Ford's senior technical leader for its safety and research division, Dr Steve Rouhana, says: "We want to better understand how injuries to younger occupants may be different".
"They don't take the place of crash dummies, which measure the effect of forces on the body. Instead, they are used as a way to understand how to further improve restraint system effectiveness through better understanding of injury mechanisms."
Making a baby in digital form is intensely complex. Ford took 11 years building an adult version and committing it to the computer. Ford's task, announced this week, is to build a digital human model of a child with more lifelike re-creations of the skeletal structure, internal organs and brain.
The model for the avatar comes from child MRIs to allow better a understanding of how crash forces affect children and adults differently. "We study injury trends in the field, and we know that traffic crashes are the leading cause of death for people from age one to 34," says Dr Rouhana.

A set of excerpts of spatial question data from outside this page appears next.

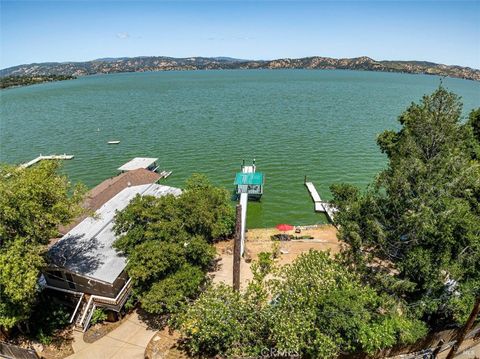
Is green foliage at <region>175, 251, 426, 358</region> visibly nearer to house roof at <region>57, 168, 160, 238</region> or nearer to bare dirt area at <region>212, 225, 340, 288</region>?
bare dirt area at <region>212, 225, 340, 288</region>

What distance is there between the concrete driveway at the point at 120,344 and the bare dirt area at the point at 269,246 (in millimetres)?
7213

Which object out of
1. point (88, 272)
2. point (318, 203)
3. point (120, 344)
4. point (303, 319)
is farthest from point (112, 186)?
point (303, 319)

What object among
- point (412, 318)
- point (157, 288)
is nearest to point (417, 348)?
point (412, 318)

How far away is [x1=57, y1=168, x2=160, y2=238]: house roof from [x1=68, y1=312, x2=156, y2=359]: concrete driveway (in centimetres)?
1402

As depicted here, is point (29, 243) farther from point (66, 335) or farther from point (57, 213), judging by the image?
point (66, 335)

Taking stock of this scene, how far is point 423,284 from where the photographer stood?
1903 cm

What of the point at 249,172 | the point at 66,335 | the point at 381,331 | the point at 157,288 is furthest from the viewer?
the point at 249,172

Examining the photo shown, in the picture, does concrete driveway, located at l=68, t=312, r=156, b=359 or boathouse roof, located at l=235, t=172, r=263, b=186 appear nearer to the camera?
concrete driveway, located at l=68, t=312, r=156, b=359

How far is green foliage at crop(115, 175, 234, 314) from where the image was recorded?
21031 millimetres

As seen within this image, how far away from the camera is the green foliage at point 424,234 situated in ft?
60.4

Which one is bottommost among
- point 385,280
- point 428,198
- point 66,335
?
point 66,335

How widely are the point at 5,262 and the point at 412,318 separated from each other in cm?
2394

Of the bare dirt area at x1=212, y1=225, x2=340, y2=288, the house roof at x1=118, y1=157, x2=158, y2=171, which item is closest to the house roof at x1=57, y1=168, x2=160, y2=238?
the house roof at x1=118, y1=157, x2=158, y2=171

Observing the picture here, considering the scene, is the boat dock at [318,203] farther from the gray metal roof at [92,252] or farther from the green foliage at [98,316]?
the green foliage at [98,316]
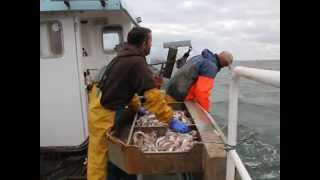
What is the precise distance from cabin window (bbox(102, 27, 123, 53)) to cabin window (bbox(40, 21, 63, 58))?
204 cm

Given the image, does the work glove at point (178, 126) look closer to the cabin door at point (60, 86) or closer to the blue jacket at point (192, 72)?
the blue jacket at point (192, 72)

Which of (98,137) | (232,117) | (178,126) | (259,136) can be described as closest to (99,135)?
(98,137)

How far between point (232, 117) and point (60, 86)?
486cm

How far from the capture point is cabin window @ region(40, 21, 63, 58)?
689 cm

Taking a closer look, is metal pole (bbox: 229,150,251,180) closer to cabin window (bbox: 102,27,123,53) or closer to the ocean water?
the ocean water

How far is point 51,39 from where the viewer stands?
6.95 meters

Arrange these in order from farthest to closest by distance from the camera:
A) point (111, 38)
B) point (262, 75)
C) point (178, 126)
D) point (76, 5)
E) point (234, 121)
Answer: point (111, 38) → point (76, 5) → point (178, 126) → point (234, 121) → point (262, 75)

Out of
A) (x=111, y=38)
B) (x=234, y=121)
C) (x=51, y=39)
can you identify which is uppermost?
(x=111, y=38)

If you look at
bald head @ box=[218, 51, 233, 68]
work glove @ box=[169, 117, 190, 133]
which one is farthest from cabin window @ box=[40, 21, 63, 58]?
work glove @ box=[169, 117, 190, 133]

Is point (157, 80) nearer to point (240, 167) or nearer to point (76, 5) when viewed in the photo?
point (76, 5)

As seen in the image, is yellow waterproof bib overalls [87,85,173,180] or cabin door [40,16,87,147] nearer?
yellow waterproof bib overalls [87,85,173,180]
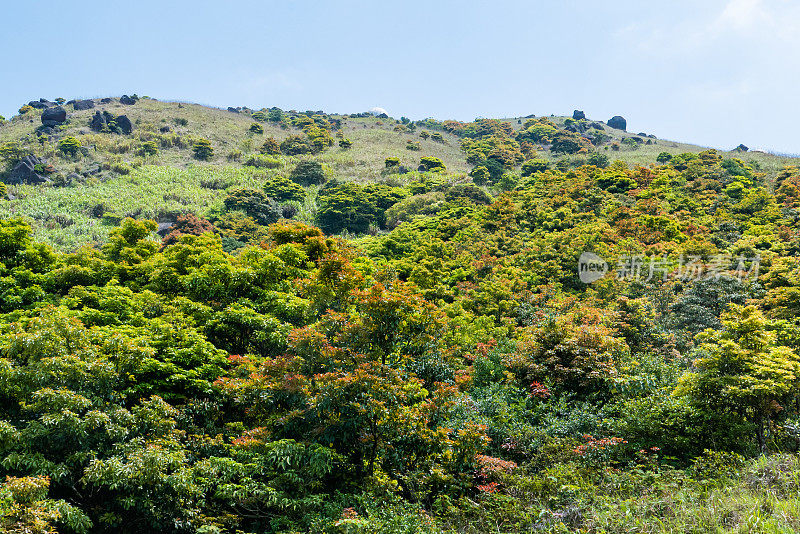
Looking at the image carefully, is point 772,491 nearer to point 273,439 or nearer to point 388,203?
point 273,439

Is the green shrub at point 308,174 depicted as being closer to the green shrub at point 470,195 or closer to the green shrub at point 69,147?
the green shrub at point 470,195

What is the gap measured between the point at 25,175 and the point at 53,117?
84.1 feet

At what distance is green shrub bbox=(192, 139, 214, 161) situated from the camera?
188 ft

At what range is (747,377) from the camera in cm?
850

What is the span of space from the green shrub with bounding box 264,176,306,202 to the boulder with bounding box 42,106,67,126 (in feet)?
135

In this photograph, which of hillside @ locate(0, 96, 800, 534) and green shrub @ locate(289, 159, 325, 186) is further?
green shrub @ locate(289, 159, 325, 186)

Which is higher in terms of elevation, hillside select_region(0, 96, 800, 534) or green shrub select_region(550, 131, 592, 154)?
green shrub select_region(550, 131, 592, 154)

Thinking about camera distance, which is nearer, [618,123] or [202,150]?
[202,150]

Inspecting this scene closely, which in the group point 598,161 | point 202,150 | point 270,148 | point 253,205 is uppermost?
point 270,148

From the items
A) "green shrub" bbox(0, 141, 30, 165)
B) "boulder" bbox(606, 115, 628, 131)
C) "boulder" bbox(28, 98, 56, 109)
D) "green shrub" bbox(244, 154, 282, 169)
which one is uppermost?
"boulder" bbox(606, 115, 628, 131)

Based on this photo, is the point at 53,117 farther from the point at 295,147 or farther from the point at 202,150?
the point at 295,147

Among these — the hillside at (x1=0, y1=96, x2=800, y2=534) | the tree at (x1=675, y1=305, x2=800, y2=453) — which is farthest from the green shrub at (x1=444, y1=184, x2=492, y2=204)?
the tree at (x1=675, y1=305, x2=800, y2=453)

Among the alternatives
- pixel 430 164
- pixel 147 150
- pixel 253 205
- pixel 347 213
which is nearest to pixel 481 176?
pixel 430 164

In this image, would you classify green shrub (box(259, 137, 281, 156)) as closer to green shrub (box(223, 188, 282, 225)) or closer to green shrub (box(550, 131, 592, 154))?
green shrub (box(223, 188, 282, 225))
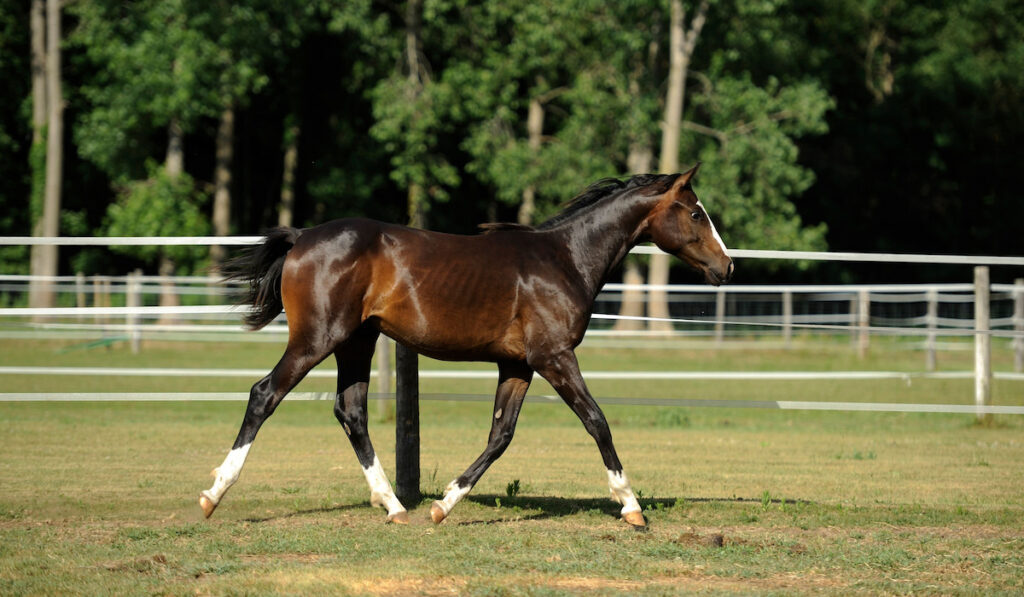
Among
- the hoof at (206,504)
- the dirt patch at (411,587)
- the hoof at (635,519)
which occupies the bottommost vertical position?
the dirt patch at (411,587)

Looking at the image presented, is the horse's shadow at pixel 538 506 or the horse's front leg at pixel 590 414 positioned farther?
the horse's shadow at pixel 538 506

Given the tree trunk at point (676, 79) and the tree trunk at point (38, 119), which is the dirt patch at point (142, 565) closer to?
the tree trunk at point (676, 79)

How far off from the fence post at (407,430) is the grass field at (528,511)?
0.82 feet

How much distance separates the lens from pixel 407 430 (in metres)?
7.61

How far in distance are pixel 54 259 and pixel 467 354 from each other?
26496 mm

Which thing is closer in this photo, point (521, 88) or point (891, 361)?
point (891, 361)

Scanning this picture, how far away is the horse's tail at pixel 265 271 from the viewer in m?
6.78

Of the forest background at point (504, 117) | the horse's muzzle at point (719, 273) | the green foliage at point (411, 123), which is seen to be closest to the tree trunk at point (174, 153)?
the forest background at point (504, 117)

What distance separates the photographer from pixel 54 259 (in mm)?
30344

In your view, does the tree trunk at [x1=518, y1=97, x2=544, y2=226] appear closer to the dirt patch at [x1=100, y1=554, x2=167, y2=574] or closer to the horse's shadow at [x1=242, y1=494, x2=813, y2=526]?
the horse's shadow at [x1=242, y1=494, x2=813, y2=526]

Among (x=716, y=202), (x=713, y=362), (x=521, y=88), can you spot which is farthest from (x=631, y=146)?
(x=713, y=362)

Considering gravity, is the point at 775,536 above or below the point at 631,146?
below

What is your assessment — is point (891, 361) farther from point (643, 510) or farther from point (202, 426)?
point (643, 510)

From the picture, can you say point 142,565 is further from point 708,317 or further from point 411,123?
point 411,123
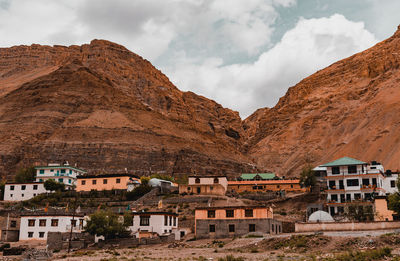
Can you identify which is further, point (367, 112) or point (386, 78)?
point (386, 78)

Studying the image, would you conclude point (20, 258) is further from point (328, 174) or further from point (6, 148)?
point (6, 148)

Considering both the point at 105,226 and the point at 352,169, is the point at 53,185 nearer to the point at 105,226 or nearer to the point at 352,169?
the point at 105,226

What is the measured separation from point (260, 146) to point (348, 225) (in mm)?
147046

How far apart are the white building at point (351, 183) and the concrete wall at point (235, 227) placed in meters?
14.7

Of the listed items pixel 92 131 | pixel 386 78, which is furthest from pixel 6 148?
pixel 386 78

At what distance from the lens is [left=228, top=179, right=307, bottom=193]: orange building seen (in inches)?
3802

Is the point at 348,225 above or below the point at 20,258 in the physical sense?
above

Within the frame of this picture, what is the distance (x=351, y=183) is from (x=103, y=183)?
4206 cm

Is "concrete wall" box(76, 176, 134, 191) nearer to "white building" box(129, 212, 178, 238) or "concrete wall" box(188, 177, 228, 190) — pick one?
"concrete wall" box(188, 177, 228, 190)

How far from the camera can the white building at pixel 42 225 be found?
6359 cm

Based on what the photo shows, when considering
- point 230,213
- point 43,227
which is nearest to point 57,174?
point 43,227

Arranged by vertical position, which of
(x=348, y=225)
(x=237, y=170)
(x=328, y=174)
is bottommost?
(x=348, y=225)

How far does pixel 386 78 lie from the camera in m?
180

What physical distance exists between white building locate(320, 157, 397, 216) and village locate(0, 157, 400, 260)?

"Our restraint systems are developed to help reduce serious injuries and fatalities in the field, and they have proven to be very effective. But crash injuries still occur. The more you know about the human body, the more we can consider how to make our restraint systems even better."
He says that building the model of a person is just like building a model of a car. "You start with your surface geometry for each component and any subcomponent it contains - in this case the geometry of the human body and its internal organs."
Ford admits that child data are not as extensively available as adults. It has contracted into a one-year agreement with Tianjin University of Science and Technology, which is working with Tianjin Children's Hospital, to obtain child geometry and basic body information from sources like MRIs and CAT scans provided by volunteers.
Ford says, in a statement, that Tianjin is one of the largest cities in China, close to the capital of Beijing. "All other information for the project will be obtained from public domain literature," it says.